Plans to sue construction companies are gaining momentum
BY AMANDA VISSER, 16 JANUARY 2014, 06:29
THE move to bring civil claims against construction firms which last year paid a collective R1.46bn fine for bid-rigging and collusion is gaining momentum.
The Competition Tribunal confirmed on Wednesday that it had received requests from the Department of Economic Development for 64 notices that will certify the prohibited conduct by construction firms.
The certificates are necessary for a party such as the department to approach the high courts for civil damages stemming from collusive tendering by the construction firms with projects undertaken for the government.
During the fast-track process introduced by the Competition Commission in 2011, 21 firms disclosed about 300 projects worth R47bn, of which 140 were eligible for settlements.
The tribunal last year issued close to 40 certificates.
Without the fast-track process companies would have been locked in litigation with the commission for years at huge financial and reputational costs, knowing that a guilty finding would inevitably enable harmed parties to proceed with civil claims.
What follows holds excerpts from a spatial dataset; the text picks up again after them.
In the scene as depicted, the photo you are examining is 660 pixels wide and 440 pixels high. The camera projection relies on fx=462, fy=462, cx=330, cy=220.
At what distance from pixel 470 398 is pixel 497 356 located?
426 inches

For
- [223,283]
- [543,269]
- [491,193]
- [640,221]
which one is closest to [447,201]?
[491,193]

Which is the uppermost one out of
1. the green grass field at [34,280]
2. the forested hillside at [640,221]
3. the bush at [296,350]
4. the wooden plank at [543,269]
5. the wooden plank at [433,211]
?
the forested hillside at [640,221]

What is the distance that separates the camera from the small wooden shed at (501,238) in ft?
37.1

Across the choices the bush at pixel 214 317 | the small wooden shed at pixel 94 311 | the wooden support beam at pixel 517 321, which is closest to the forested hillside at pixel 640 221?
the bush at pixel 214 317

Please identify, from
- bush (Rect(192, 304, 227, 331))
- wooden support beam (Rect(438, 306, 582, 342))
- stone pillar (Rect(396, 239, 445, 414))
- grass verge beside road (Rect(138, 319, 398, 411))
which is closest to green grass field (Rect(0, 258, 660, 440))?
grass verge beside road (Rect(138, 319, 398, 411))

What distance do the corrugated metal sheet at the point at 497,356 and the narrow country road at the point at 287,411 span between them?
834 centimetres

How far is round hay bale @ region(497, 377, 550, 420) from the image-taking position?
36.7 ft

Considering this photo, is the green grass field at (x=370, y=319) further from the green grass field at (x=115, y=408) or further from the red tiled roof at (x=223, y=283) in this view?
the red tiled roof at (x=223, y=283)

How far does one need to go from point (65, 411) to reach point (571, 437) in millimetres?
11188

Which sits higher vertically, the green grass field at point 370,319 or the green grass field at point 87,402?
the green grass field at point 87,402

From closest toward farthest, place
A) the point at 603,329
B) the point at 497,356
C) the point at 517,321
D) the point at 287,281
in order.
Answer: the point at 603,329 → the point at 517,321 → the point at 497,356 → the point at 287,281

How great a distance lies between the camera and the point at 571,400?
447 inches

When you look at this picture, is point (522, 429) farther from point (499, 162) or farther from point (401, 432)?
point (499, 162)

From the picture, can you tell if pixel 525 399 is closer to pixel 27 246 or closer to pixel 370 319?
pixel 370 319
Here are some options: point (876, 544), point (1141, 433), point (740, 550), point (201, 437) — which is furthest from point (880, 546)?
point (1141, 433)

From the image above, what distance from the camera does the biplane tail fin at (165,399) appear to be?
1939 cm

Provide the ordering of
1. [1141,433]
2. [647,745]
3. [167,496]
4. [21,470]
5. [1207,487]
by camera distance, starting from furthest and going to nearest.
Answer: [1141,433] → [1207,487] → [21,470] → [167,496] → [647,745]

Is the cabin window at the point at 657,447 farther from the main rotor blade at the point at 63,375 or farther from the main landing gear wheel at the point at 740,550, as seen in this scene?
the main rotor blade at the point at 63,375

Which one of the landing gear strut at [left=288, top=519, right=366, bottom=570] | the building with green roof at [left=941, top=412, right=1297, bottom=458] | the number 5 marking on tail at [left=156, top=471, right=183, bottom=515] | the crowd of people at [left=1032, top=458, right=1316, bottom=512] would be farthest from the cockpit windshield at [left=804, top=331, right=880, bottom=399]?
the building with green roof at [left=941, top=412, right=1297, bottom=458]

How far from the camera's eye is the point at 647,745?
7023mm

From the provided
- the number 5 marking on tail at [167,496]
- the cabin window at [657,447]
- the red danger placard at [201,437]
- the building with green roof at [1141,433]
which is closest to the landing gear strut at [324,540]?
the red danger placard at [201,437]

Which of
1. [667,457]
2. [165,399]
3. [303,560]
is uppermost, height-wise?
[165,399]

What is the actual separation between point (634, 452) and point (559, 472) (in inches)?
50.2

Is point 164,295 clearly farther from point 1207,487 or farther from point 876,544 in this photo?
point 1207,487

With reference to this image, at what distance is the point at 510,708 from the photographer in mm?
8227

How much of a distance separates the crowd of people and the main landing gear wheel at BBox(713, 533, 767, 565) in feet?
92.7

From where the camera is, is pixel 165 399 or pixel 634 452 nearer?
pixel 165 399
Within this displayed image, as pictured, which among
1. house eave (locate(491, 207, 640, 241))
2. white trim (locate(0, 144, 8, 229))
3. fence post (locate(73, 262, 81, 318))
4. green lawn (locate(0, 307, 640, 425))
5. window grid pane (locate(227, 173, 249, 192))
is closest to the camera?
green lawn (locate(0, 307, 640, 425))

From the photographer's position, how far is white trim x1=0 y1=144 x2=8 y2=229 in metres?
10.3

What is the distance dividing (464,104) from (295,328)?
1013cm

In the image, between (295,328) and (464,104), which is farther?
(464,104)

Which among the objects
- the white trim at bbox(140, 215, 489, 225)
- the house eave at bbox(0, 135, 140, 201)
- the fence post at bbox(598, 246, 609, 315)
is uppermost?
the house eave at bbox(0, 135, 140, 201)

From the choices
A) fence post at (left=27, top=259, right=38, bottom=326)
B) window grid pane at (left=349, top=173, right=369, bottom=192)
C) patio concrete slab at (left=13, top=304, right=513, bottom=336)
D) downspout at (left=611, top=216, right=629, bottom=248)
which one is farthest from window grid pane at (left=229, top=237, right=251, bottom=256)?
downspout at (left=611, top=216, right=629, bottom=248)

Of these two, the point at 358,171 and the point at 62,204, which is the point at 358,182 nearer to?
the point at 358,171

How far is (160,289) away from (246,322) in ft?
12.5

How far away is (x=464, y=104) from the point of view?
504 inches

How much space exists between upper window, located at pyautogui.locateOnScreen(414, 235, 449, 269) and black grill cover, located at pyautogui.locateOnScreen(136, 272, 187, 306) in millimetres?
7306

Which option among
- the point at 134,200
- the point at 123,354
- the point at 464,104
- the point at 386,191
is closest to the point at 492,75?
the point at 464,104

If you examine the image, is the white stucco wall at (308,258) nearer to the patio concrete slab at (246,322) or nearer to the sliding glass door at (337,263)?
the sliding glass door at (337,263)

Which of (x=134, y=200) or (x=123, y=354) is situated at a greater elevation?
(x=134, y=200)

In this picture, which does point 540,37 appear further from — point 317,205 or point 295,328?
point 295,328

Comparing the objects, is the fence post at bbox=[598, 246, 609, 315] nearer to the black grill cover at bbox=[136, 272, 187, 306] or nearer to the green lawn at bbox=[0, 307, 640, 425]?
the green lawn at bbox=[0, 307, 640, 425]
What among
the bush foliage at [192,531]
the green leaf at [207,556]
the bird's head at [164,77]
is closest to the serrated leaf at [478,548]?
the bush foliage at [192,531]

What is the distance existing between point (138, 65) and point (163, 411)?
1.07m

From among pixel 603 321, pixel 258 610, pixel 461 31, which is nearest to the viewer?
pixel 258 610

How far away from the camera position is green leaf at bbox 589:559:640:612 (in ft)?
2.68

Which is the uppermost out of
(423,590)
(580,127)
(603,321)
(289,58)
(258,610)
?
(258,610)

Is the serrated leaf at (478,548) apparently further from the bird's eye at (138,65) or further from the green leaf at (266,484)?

The fast-track process assured the companies lighter administrative penalties than would otherwise have been the case.
Murray & Roberts (M&R) communications executive Ed Jardim said on Wednesday that the company was aware of the department’s intention to bring civil damage claims against certain companies. M&R had received no communication from the department, and no claim has been initiated against the firm. M&R has made no provision for any claims. Other construction companies, as well as the department did not react to questions from Business Day.
The South African Local Government Association (Salga) indicated last year that at least six municipalities were considering civil damage claims. Salga said it wanted to ensure that the R1.46bn fine was appropriate, given that projects worth R28bn were involved, of which R13bn related to projects for municipalities. It said yesterday that it had made little progress on the matters since last year, and could not say whether municipalities were continuing under their own steam.
University of the Witwatersrand law school professor Kasturi Moodaliyar said litigation for civil damages was expensive and the time before the courts long, unlike in the US where class action and damage claims are far more prevalent.
Prof Moodaliyar said that in the case of the construction damage claims, the harm done was project based, and the municipalities would have to bring separate cases. In the case of the bread and construction cartels evidence presented to the tribunal already showed that harm was done and c laimants could use that evidence and would only have to prove the quantum of the harm.
She said that because not one competition damage claim case has run its course through the South African courts, firms were reluctant to be the first.
Webber Wentzel partner Shawn van der Meulen said the hardest part of the construction cartel claims will be to quantify the value of the damages. It will require substantial analyses.
In South Africa, only Nationwide and Comair brought civil claims against South African Airways after the tribunal found the national carrier guilty of abuse of dominance. Nationwide settled out of court in one matter, but is pursuing another claim, as is Comair.
Mr van der Meulen said US courts are allowed to award treble damages if they find against a firm, which means they can order it to pay three times the value of the damages.
"That is a huge incentive for companies to press on with their claims. If successful, it is almost like winning the lottery. Our law, however, does not provide for that kind of damages.
"For our firms it is a very difficult and expensive process to try and prove a claim of which the outcome is very uncertain," Mr van der Meulen said.